Mrs. Steele said, “Scott has gone to the airport to sign the shipping documents and check us in for the flights. You and I need to finish off the contract—I still need the Master to sign. Then we will package the paintings and join Scott at the airport so that we can fly straight out”—she swallowed and looked away—“to our new life.” On Mrs. Steele's lap was the thick Thaatima's contract with my signature and the Thaatima's signature on it. Mrs. Steele just needed Thomas Hunsa's. The car was still. She looked at me sharply. “So, where to, Bingo?” she said. “Where is the Master?”

“Hastings,” I said back to her.

Mrs. Steele said, “Driver, take us to Hastings.” But Mr. Alex did not move.

I leaned forward and screamed “Hastings” in his ear. His hat moved just a flicker, and then the car.

The Mercedes drove away from the hotel and onto Kenyatta Avenue, slower than Slo-George thinking. A brown truck-van came up right behind us with DHL in large letters painted on its side. Below the large letters were the words “Delivering Heavenly Love. Always there when you need it!” Somehow it did not surpise me that the caretaker drove the van, his long white pipe hanging from his bright red lips. He seemed to be in charge of all important deliveries.

Chapter 53
.
Mrs. Steele Meets the Masta

The car was stuck in downtown traffic. I looked out the car window. People—yellow, purple, red, green, and orange—walked past. Mrs. Steele coughed, and I looked at her. Her eyes—so dark blue that they were almost not green—did not say, “Sorry, Bingo, I am a hustler; that was Mr. Steele's fault.” Her eyes did not say, “Sorry, Bingo, this is just business. Like you are a runner, I am a dealer.” Her eyes did not say, “Bingo, the Master's art—it is worth millions. I am drunk on chang'aa.” Instead, Mrs.
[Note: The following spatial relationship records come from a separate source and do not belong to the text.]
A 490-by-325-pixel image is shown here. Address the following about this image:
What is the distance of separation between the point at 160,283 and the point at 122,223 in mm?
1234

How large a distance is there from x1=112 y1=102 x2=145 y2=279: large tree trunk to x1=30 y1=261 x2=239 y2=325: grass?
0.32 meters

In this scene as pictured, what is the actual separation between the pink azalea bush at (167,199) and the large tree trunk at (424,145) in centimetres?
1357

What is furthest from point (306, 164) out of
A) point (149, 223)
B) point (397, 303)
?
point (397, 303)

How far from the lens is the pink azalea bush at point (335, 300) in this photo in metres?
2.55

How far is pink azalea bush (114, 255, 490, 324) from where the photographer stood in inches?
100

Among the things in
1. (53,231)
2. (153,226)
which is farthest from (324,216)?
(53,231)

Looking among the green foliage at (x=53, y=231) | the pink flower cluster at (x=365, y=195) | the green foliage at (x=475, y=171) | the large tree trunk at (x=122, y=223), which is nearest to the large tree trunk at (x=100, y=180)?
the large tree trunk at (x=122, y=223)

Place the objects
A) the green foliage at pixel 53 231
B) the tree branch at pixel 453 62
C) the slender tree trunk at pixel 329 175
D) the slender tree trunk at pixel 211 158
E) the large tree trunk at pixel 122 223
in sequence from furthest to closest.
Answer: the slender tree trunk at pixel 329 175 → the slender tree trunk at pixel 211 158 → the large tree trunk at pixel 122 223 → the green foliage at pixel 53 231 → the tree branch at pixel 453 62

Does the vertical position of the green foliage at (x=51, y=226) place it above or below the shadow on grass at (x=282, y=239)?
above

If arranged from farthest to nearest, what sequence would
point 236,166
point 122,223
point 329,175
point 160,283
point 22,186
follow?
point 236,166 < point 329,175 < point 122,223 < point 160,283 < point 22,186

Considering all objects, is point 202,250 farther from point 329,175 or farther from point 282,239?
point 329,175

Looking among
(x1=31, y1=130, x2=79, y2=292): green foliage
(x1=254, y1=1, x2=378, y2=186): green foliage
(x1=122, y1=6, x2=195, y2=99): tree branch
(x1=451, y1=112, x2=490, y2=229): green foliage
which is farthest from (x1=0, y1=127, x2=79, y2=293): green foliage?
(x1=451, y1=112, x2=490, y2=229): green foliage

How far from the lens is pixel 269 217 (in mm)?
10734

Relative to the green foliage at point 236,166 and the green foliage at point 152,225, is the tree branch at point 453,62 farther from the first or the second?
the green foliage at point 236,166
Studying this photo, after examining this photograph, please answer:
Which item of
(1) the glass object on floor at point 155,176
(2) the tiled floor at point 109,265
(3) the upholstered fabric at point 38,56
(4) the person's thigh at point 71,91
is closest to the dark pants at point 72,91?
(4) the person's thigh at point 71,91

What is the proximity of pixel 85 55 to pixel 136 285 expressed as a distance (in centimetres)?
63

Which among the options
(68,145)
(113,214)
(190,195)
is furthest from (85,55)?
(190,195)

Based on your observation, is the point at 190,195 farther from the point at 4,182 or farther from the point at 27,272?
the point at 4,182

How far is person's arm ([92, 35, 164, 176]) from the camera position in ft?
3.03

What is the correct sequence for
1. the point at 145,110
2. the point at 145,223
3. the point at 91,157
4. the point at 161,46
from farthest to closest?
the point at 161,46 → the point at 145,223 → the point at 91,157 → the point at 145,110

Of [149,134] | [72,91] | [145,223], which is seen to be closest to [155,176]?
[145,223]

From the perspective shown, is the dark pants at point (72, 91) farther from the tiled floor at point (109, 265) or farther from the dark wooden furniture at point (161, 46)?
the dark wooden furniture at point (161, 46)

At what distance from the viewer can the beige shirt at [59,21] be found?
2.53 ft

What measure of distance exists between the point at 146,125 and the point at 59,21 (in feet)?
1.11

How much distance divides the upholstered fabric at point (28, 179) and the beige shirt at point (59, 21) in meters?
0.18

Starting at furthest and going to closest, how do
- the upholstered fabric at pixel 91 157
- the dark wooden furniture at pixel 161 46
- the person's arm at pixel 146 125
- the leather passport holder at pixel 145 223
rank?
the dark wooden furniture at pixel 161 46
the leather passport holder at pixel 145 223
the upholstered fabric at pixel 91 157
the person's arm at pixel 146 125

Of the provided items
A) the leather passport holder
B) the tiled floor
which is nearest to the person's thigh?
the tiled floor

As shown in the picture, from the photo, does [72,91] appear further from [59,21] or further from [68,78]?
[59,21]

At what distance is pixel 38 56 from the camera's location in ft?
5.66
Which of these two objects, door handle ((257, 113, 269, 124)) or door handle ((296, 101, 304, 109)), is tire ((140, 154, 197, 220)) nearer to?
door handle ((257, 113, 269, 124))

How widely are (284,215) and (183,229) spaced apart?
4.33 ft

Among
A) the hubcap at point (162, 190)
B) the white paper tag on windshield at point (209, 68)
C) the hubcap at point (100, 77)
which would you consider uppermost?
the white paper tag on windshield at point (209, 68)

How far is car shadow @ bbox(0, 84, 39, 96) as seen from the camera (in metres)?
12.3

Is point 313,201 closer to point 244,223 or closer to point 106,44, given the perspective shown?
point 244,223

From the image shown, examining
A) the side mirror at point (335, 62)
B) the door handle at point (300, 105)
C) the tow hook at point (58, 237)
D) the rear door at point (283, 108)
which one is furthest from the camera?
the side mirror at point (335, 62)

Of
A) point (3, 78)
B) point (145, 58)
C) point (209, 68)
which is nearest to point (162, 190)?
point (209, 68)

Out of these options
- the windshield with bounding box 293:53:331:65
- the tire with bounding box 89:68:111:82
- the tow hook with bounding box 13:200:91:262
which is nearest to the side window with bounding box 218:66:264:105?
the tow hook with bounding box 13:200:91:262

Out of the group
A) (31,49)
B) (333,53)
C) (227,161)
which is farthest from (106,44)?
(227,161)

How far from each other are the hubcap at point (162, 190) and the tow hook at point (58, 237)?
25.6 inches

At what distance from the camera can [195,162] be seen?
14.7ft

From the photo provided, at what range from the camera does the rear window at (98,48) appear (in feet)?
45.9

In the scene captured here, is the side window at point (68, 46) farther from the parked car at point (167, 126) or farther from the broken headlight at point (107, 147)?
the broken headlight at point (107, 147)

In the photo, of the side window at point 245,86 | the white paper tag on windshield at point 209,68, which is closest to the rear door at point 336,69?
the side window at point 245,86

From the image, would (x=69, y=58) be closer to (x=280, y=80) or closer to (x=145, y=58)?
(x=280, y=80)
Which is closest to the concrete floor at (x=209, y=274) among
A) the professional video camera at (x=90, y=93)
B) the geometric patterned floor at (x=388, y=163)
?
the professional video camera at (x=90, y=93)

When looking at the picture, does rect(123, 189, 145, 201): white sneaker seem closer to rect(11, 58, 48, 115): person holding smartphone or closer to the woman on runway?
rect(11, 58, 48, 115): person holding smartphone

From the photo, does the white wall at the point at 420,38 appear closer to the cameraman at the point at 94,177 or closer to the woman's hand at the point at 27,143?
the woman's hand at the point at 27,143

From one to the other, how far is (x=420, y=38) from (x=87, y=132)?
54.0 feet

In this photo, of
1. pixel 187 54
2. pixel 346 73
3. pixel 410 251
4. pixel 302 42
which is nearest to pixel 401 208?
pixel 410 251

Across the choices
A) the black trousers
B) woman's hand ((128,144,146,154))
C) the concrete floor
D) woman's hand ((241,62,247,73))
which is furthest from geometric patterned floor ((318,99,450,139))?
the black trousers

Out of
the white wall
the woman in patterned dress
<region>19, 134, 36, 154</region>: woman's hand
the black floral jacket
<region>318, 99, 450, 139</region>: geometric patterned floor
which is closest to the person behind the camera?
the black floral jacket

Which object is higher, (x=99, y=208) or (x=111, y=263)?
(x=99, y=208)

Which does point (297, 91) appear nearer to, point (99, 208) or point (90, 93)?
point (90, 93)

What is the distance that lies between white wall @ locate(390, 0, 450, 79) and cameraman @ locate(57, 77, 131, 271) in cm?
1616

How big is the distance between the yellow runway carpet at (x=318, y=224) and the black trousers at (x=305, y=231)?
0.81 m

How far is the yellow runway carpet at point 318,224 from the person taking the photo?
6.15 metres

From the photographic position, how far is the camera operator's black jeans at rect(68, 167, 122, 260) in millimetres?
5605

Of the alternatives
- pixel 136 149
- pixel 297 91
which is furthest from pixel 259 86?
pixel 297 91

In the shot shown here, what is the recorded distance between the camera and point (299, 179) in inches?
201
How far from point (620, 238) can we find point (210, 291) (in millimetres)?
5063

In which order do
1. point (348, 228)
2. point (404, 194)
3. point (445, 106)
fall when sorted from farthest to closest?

Steele looked at me the way she did when I took the small statue off the curator's desk. She tapped her bright red nails on the thick contract. “Bingo, isn't there a quicker way?”

I screamed at Mr. Alex, “Mr. Alex, Mbagathi Way, ya!” I shouted it three times before his hat moved. It was a quicker and better way, past the dam, along the back of Kibera, behind the pharmaceutical plant, and up to Hastings. Minutes later, the car inched down Mbagathi. The potholed tarmac ended and a red dust road took over. We passed Nairobi Dam. Ahead, I saw Krazi Hari standing on his castle of garbage. He was a dark stick on a mountain of black, a flagpole with a crazy hair flag. The flagpole swatted
at flies. Nearer, I saw the children, grown-ups, and dogs scavenging. The old tree was still there, but the tail of the trash had crept closer to it. I saw what looked like a large sack of trash in front of the tree. I stared hard. The sack moved—it moved slowly, but it moved. The giant sack moved again. Closer, I saw that it was human. Slo-George threw rock after rock at Krazi Hari. Rubbish! The retard's rocks were not even close. “Right!” I shouted at Mr. Alex. “Turn right!” I shouted again, and he turned the car. He drove on, and soon I shouted, “Stop.”

I looked at my new mother's cold eyes. “Mrs. Steele,” I said, “wait here. I check where tha Masta is.” Before she could say a word, I ran out of the air-con-cooled car. The heat hit me like a hammer. In the weeks I was gone, I had forgotten the stench. I thought I would be sick.

“Georgi!” I shouted.

Slo-George jiggered. I ran to him. His Livingstone bathrobe was now gray. I grabbed him. He was too big to reach all the way round, but I held him tight, my face against the piece of wire that was his belt. His hand held a rock in it. It thumped against my back hard. I was not sure if he meant to hurt me but he did. His face folds tried to hide that he was happy.